A quadratic Bézier curve is defined by three points in 3D, $P_0$, $P_1$, and $P_2$. The equation for the Bézier curve is defined through the parameterization of $t$, which has the range $0\leq t\leq 1$, and is as follows: $$B(t)=P_0 (1-t)^2+2P_1 (1-t)t+P_2 t^2$$.

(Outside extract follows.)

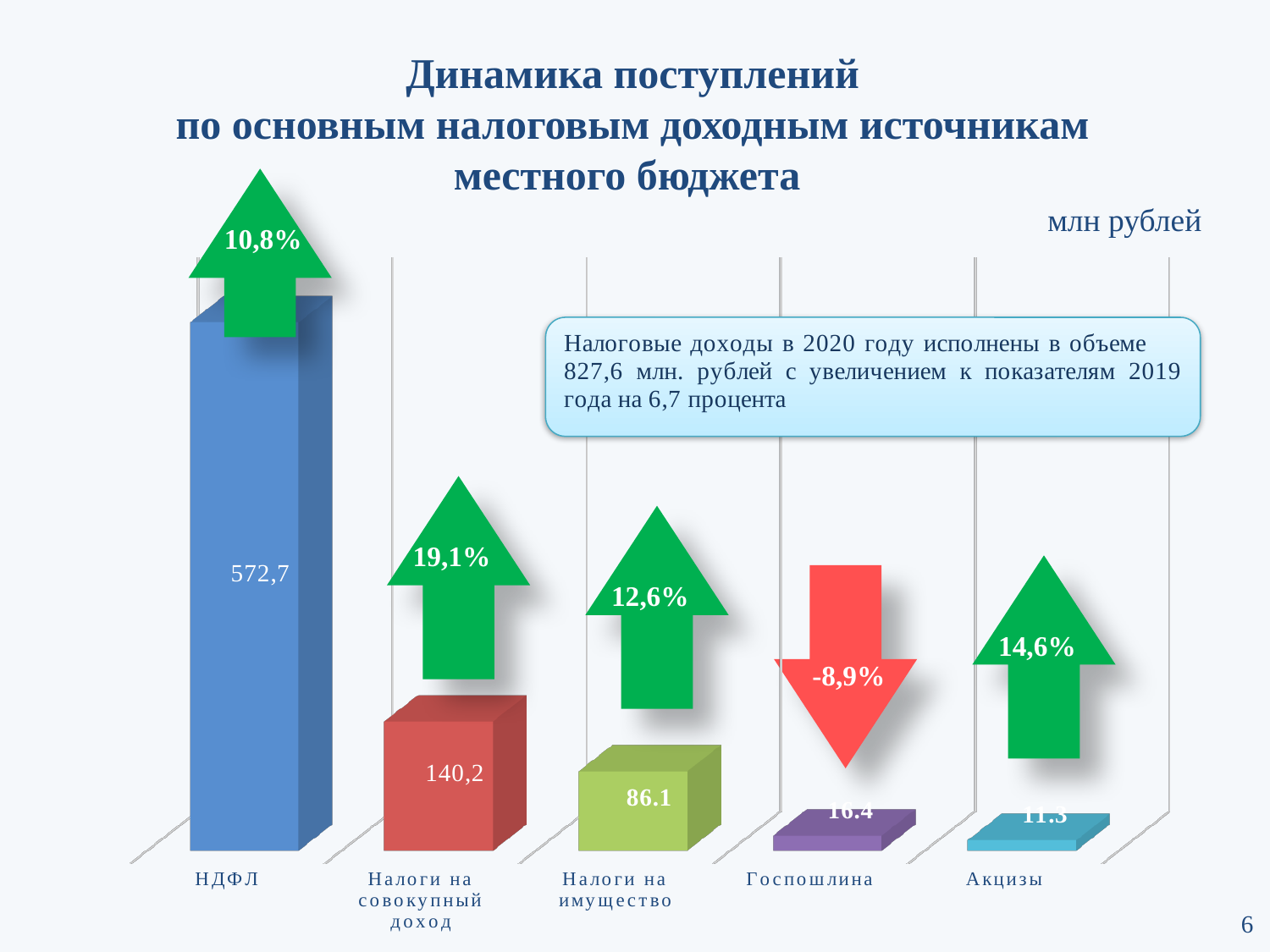
What unit of measurement is indicated for the chart? млн рублей What is the value for Налоги на совокупный доход? 140,2 What is the value for НДФЛ? 572,7 What kind of chart is shown on the slide? Bar chart Which is larger, the value for Налоги на имущество or the value for Госпошлина? Налоги на имущество Which category has the highest value? НДФЛ How many categories are shown in the chart? 5 Which category is marked with a red downward arrow indicating a decrease? Госпошлина Do the bar values rise or fall from left to right along the x axis? Fall What is the value for Налоги на имущество? 86.1 What is the difference between the values for НДФЛ and Налоги на совокупный доход? 432,5 What is the difference between the values for Налоги на совокупный доход and Налоги на имущество? 54,1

We can calculate the total length of this curve, $l$, along the parameterization as follows: $$l=\int_0^1B(t)dt=\int_0^1 P_0 (1-t)^2+2P_1 (1-t)t+P_2 t^2 dt=\int_0^1 P_0 (1-2t+t^2) + P_1(2t-2t^2) + P_2(t^2) dt$$
This is a fairly easy integral to calculate, as $P_i$ is independent of t, and the rest is very simple. In the end, this becomes $$l=P_0([t]_0^1 -2[t/2]_0^1 + [2t/3]_0^1) + P_1([2t^2/2]_0^1-[2t^3/3]_0^1) + P_2([2t^2/3]_0^1)=\frac{2}{3}P_0 + \frac{1}{3}P_1 + \frac{2}{3}P_2$$
The trouble I am having now is how to convert this into a scalar with a physical meaning.
The thing I first considered was just doing $$\sqrt{(\frac{2}{3}P_0.x + \frac{1}{3}P_1.x + \frac{2}{3}P_2.x)^2 + (\frac{2}{3}P_0.y + \frac{1}{3}P_1.y + \frac{2}{3}P_2.y)^2 + (\frac{2}{3}P_0.z + \frac{1}{3}P_1.z + \frac{2}{3}P_2.z)^2}$$
This may be the correct thing to do, but I don't have a good way of proving it one way or the other, and it doesn't make strong intuitive sense to me.
The other way I could go about it is do the process of calculating $l$ for each dimension within the integral, so that I'd end up with an $l_x, l_y, l_z$, but then I'm still not sure what to do within there.